Never say never, part one

This is part one of a two-part series. Part two is here. Can you find a lambda expression that can be implicitly converted to Func<T> for any possible T?

ericlippert / Feb 24, 2011

Never say never, part two

This is part two of a two-part series about determining whether the endpoint of a method is never reachable. Part one is here. A follow-up article is here. Whether we have a “never” ret…

They're not specifically about this, but they deal with the C# compiler's analysis to prove things about method calls. The relevant conclusion is that trying to give the compiler a way to prove things in the general case turns out to be equivalent to solving the Halting Problem, and so their decision was to use heuristics that might have false positives, which are annoying to the developer, but can't have false negatives, which could cause runtime issues and be annoying to the end-user.

What you're dealing with is one of those false positive cases. The compiler doesn't have a heuristic such that in one context you can define "if x then y" and then outside of that context you can say "if x" and it knows that y holds true.

Benjamin Hall

@unperverted-vixen Checking it in VS2017 I see the same behavior. I think what it's seeing is the code path a == null (so the first if fails to execute). Because of this, it's hitting the "unassigned variables" check before it hits the "well, d is null" check and bailing out. That is, since it can't assume that a isn't null and that d hasn't been adjusted elsewhere (maybe in another thread?) it bails on the first thing it sees.

One potential fix (WOMM): put the if (d.Length) branch into the nested ifs:

      if (a != null)
            {
                b = GetA(key);
                if (b != null)
                {
                    c = GetA(key);
                    if (c != null)
                    {
                        d = GetA(key);
                    }
                    if (d.Length > 0)
                    {
                        B(a, b, c, d);
                    }
                }
            }
        if (d == null)
                {
                    return false;
                }

This compiles fine.

dkf

@masonwheeler Basically, at the point where the semantic rule assigned-before (i.e., the safety guard for reading a variable) is evaluated, the hasn't been any flow-graph rewriting done, as that rewriting is a lot easier to do if you start with things that are known to be semantically correct. The standard way of describing the assigned-before rule for a converging flow graph is that a variable must be assigned-before on all paths through the graph without considering what the results of evaluating conditional expressions actually are, since that gets expensive (and is done later during the refinement/optimisation stages). It's relatively simple to convert the conceptual level for that into its implications for an if (loops are different).

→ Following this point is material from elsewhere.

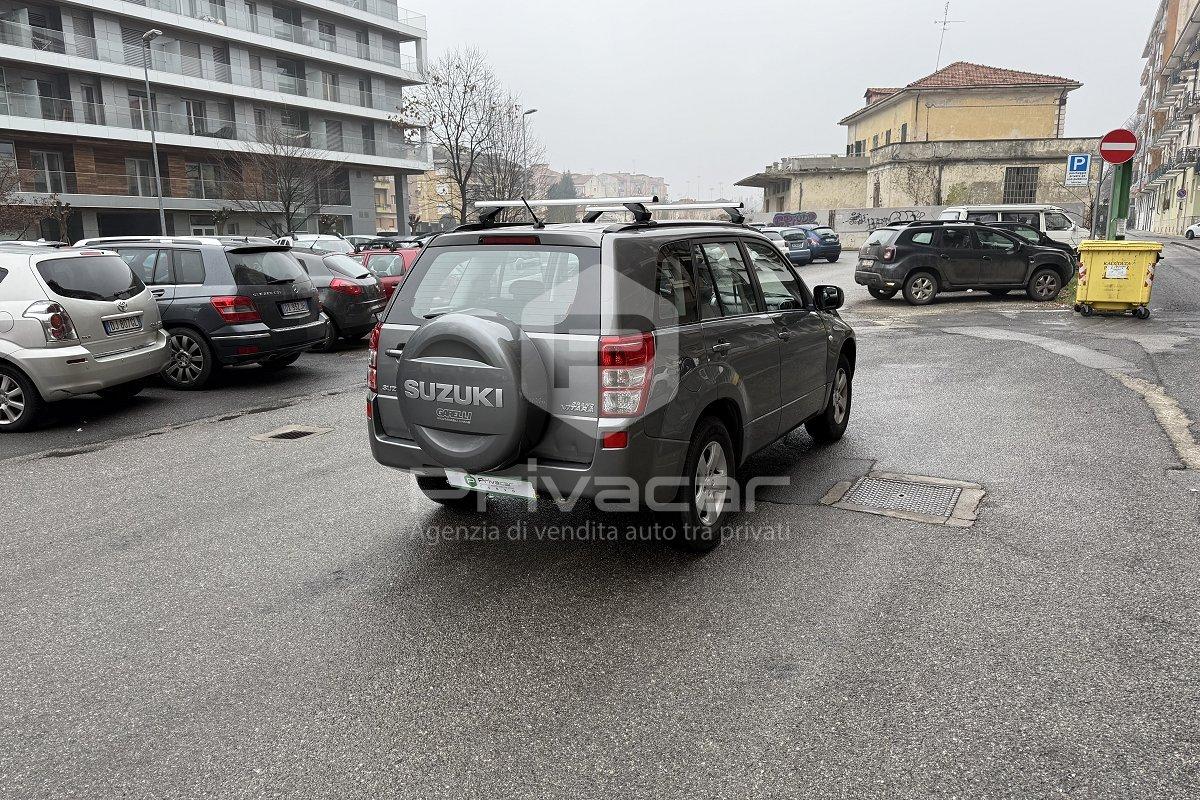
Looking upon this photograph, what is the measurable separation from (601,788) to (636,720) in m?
0.40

The optimiser will be able to throw out the dummy initialisations of b and c once it has proved that the call of B must always follow the non-initialisation assignment to d, but they do need to be there until that reorganisation is done.

dkf

@benjamin-hall said in Why does the C# compiler think I'm accessing unassigned variables?:

This compiles fine.

But moves the “we failed” check to after the length check, and in this case will cause the code to generate a NullReferenceException. Ooops!

Benjamin Hall

@dkf said in Why does the C# compiler think I'm accessing unassigned variables?:

@benjamin-hall said in Why does the C# compiler think I'm accessing unassigned variables?:

This compiles fine.

But moves the “we failed” check to after the length check, and in this case will cause the code to generate a NullReferenceException. Ooops!

That's a micro-optimization. Really.

So rewrite that as

if (d != null && d.Length > 0) {
#stuff
}
else
{
return false;
}

and remove the other branch. That seems to meet all the criteria and show the basic point of having to have checked b and c before getting to the B(a, b, c, d) call.

Unperverted Vixen

@masonwheeler, @dkf Thanks for the links and background. Annoying, but understandable.

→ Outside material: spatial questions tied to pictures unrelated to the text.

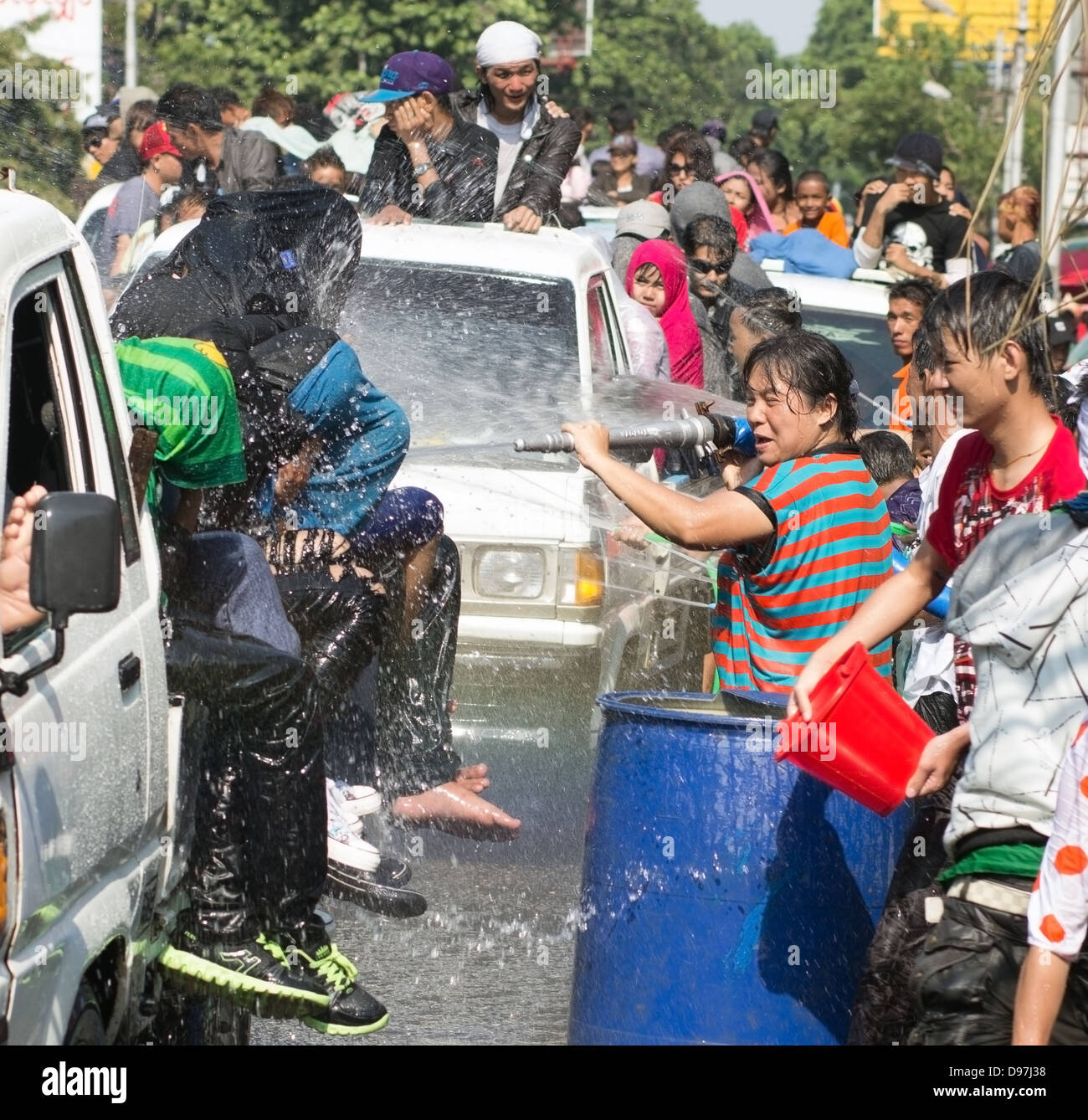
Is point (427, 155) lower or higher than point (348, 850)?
higher

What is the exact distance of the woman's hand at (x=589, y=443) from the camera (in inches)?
167

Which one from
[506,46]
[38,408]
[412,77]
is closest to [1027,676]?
[38,408]

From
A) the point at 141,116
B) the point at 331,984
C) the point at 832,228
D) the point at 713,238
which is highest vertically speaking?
the point at 141,116

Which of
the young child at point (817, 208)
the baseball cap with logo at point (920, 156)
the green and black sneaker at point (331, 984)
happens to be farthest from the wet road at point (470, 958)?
the young child at point (817, 208)

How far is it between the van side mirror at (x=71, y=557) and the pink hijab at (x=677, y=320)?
21.5 ft

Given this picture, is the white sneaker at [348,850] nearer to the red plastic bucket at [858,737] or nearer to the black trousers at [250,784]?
the black trousers at [250,784]

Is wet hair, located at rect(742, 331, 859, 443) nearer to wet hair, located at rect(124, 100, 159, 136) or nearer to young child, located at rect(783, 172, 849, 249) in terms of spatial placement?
wet hair, located at rect(124, 100, 159, 136)

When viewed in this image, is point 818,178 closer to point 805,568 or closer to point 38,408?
point 805,568

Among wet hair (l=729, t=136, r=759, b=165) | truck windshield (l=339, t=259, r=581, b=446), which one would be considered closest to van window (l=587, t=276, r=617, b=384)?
truck windshield (l=339, t=259, r=581, b=446)

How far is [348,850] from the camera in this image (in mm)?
5641

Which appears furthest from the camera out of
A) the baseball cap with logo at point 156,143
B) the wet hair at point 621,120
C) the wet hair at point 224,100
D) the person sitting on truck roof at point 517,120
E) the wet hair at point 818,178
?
the wet hair at point 621,120

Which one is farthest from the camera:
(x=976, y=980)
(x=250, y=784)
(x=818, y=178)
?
(x=818, y=178)

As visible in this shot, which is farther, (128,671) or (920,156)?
(920,156)

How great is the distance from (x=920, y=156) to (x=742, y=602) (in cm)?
927
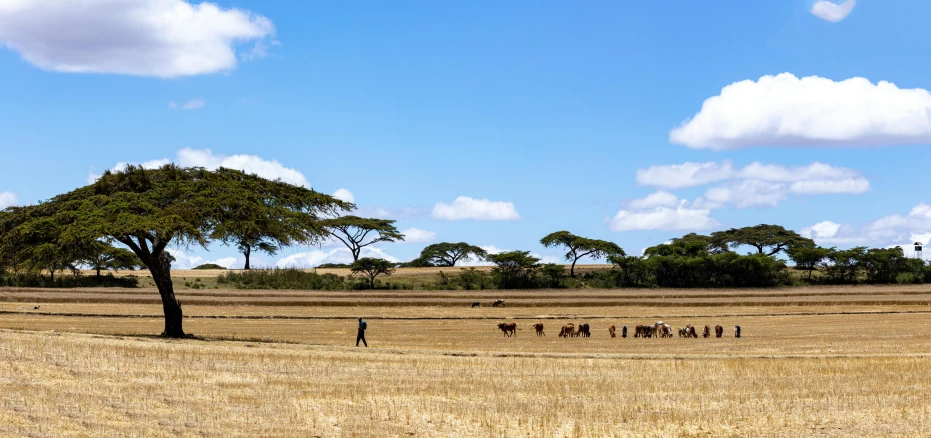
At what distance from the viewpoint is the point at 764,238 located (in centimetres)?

@Benjamin-Hall, @dkf Thanks for the thoughts on code fixes. The last version looks good to my eyes. I'll give it a whirl and make sure csc agrees. :)

ben_lubar

@masonwheeler I scrolled down on that text website and got an unskippable video ad. WHAT THE FUCK IS GOING ON THAT THOSE WORDS MAKE ANY SENSE?

masonwheeler

@ben_lubar Argh. I'm sorry that happened. Maybe use the contact info (I think there is some somewhere) to email him about bad advertisements on his site? :(

ben_lubar

@masonwheeler said in Why does the C# compiler think I'm accessing unassigned variables?:

@ben_lubar Argh. I'm sorry that happened. Maybe use the contact info (I think there is some somewhere) to email him about bad advertisements on his site? :(

I found a Chrome extension because that pushed me over the edge:

AutoMute

Automatically mutes each new tab the instant it is opened.

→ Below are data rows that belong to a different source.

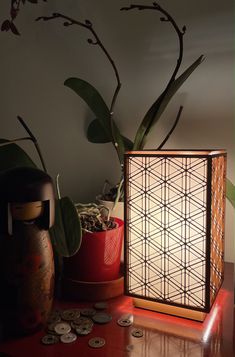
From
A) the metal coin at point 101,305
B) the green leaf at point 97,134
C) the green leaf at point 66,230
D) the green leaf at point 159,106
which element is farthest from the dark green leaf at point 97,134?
the metal coin at point 101,305

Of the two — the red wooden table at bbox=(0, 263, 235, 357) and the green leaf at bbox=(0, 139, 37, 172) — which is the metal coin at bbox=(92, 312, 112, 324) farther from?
the green leaf at bbox=(0, 139, 37, 172)

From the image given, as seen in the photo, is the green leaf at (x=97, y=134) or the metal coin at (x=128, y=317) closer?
the metal coin at (x=128, y=317)

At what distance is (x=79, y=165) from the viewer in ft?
3.13

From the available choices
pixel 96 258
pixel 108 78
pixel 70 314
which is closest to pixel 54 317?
pixel 70 314

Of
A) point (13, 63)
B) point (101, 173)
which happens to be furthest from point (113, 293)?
point (13, 63)

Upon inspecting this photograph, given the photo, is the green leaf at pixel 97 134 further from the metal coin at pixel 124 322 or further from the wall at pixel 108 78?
the metal coin at pixel 124 322

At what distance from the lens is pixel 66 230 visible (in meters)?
0.57

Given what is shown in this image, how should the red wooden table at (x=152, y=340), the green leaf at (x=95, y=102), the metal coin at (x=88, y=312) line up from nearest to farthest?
the red wooden table at (x=152, y=340)
the metal coin at (x=88, y=312)
the green leaf at (x=95, y=102)

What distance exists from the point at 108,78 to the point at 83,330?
62 cm

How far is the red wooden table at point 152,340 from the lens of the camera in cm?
47

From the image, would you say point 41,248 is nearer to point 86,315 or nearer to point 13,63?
point 86,315

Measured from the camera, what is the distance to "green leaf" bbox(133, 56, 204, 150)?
64 cm

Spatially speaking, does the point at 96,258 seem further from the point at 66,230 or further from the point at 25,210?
the point at 25,210

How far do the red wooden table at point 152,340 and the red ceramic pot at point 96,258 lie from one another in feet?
0.28
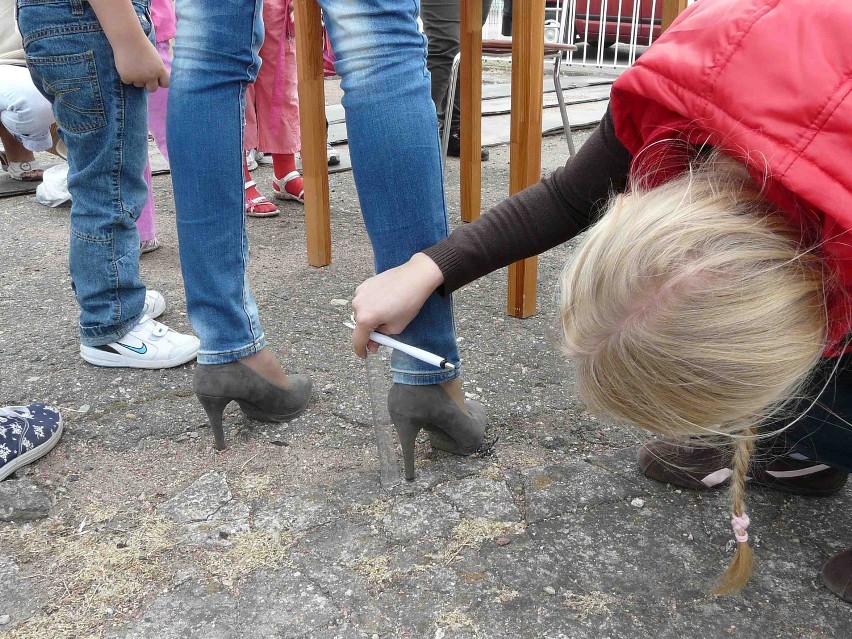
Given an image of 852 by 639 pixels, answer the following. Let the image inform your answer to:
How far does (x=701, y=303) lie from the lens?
2.51 feet

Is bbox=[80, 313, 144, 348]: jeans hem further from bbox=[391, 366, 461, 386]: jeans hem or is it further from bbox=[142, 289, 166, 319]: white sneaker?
bbox=[391, 366, 461, 386]: jeans hem

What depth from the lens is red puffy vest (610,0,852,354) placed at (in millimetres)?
714

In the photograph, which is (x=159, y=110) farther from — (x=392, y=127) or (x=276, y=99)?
(x=392, y=127)

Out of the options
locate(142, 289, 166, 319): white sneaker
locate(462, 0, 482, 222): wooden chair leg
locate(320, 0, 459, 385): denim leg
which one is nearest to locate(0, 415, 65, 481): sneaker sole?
locate(142, 289, 166, 319): white sneaker

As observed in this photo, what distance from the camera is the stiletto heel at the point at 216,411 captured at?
1.31 meters

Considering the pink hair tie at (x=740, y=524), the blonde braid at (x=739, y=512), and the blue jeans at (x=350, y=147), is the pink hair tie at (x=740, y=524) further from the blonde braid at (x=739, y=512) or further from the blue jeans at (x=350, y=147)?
the blue jeans at (x=350, y=147)

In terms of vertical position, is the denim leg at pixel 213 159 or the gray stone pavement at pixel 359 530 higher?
the denim leg at pixel 213 159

Now I'll never have to worry about it ever again!

Unperverted Vixen

@benjamin-hall said in Why does the C# compiler think I'm accessing unassigned variables?:

That seems to meet all the criteria and show the basic point of having to have checked b and c before getting to the B(a, b, c, d) call.

Alas, csc disagrees. :(

I ended up rewriting it a bit more - the four GetX methods (simplified version had one, but there's separate GetA/GetB/GetC/GetD methods) now have null checks built into them, instead of relying on the caller doing that check. Slightly more inefficient, but it's more reliable and readable code.